Posted: 03/02/2016 at 09:45

I go through periods of enjoying it and loathing it. I've been on the verge of calling time on marathon running a few times.

Paris Marathon 2016

Posted: 03/02/2016 at 08:43

Hold on, you can train for a marathon and not be wondering "why am I doing this?"!

If only somebody told me that ten years ago!

Paris Marathon 2016

Posted: 29/01/2016 at 20:04

Been there, done that! Count it as part of the learning experience.

Paris Marathon 2016

Posted: 29/01/2016 at 09:37

Cboytie - Welcome to the thread. Great race for your first marathon.

Paris Marathon 2016

Posted: 28/01/2016 at 09:17

Wendy - I think if you are an experienced distance runner you can look at how far and how often, but if you are new to it then it's all about building up and staying fresh and injury free.

I now do one 22 mile run as part of my training along with three 20 mile runs and one 21 mile run, but I've been marathon running for the best part of a decade now and know what my body can handle and how quickly I recover from long efforts. There are many who do far less than that and find it works better for them. I know our Dannii has had great success with fewer long efforts and now questions their value. As with most marathon aspects it's about finding what works for you.

For my first, and in truth several marathons at the start of my running career, I never went over 20 miles. I made it and I started from an awful fitness base.  My first marathon plan was totally insane, from zero exercise to marathon in four months.

It doesn't matter if you do 18, 20 or 22 miles in training. On that start line you'll have doubts if you can complete it. Everyone who has ever taken on a marathon has been there. They all end up with a finishers medal and a sense of achievement that they did it after all. Doubts and anxiety are normal.

Paris Marathon 2016

Posted: 28/01/2016 at 08:41

Ali - I agree with Orbutt. Build up to a 20 mile runs three weeks out then start to taper. The first marathon is always special. Getting over that finish line and realising you achieved something that at one point seemed impossible. 

Paris Marathon 2016

Posted: 27/01/2016 at 14:33

Ali - Welcome to the thread!

The expo will be busy on Saturday, but plenty survive it. There's normally a forum meet-up on the Saturday evening for food, a pre-race gathering at the Arc and then the most important of all the pub after the race!

You'll have plenty of good company from here if you want it. I'm just sorry I'll be missing it this year for the first time in five years. A better bunch of people it would be hard to find.

AspirantRunner - I'd wait until you run your half to rethink goal times. Keep pushing yourself in training and see how you get on. Let your actual form dictate your target, not perceived form.

Paris Marathon 2016

Posted: 27/01/2016 at 10:19

I honestly think the truth is nobody really knows how our bodies truly work with regards to fuelling.
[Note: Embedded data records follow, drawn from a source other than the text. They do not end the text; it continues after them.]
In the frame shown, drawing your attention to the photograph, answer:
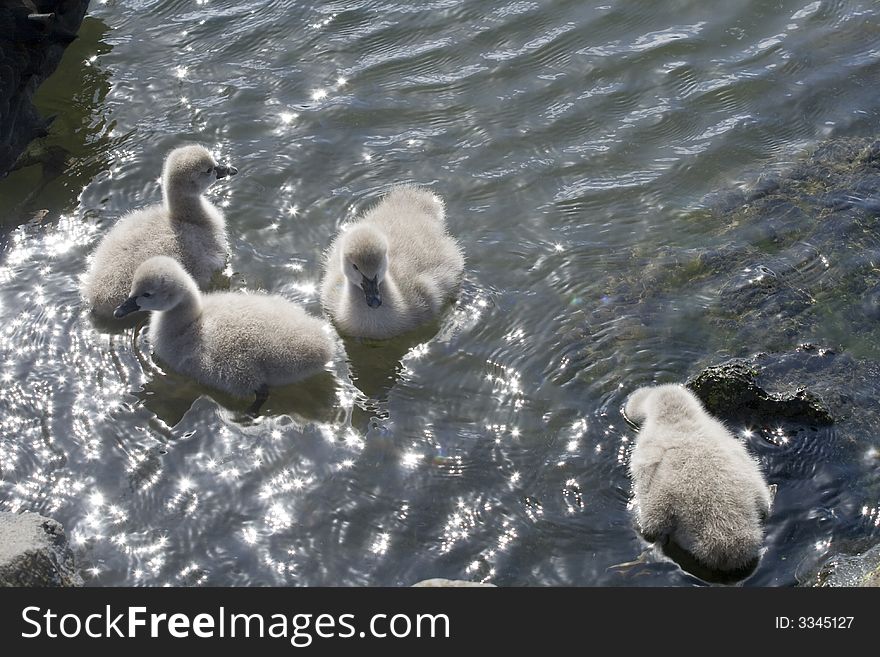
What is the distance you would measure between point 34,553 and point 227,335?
1.73 meters

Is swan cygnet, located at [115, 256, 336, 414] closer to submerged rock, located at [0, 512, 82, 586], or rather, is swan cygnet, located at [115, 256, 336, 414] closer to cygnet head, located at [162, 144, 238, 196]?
cygnet head, located at [162, 144, 238, 196]

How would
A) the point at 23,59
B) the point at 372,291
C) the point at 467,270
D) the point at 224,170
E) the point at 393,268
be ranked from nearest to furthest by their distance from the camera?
1. the point at 372,291
2. the point at 393,268
3. the point at 467,270
4. the point at 224,170
5. the point at 23,59

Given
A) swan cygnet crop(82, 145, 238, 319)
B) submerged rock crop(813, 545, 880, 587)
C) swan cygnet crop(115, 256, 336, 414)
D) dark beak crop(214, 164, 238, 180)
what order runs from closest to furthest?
submerged rock crop(813, 545, 880, 587) < swan cygnet crop(115, 256, 336, 414) < swan cygnet crop(82, 145, 238, 319) < dark beak crop(214, 164, 238, 180)

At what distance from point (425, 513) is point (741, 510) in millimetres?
1465

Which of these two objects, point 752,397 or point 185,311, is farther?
point 185,311

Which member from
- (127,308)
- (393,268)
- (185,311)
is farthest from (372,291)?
(127,308)

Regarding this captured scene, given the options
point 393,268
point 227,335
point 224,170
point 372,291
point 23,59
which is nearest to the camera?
point 227,335

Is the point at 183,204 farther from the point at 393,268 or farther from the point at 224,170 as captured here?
the point at 393,268

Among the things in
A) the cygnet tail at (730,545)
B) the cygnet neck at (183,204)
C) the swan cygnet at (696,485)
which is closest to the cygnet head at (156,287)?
the cygnet neck at (183,204)

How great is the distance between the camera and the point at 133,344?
6098 millimetres

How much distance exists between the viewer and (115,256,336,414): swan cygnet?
5.67 metres

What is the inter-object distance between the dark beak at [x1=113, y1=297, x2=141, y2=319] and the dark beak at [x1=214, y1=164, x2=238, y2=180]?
1273 mm

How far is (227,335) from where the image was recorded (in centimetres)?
576

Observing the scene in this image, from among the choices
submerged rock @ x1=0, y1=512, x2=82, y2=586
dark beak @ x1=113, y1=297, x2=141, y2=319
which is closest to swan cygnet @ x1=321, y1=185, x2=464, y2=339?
dark beak @ x1=113, y1=297, x2=141, y2=319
There are certainly plenty of paleo diet converts who do endurance sports, including marathons and ironman triathlons, who perform well and would argue carbs are poison or should be consumed in minimal quantities! I do think much of those who preach that lifestyle do so from the build muscle, get lean, look good mindset. There's certainly more weight lifting types into that lifestyle, but I've met a few runners and triathletes who subscribe to it too.

Although runners are no better in this regard, as you only need to read through the forum or magazines over the years to see the amount of foods or diets sold as "scientifically proven" to make you leaner/faster as you slurp down your super-smoothie or beetroot juice!

Looking for properly conducted scientific research into it and you can find evidence for or against pretty much every diet that ever been thought up.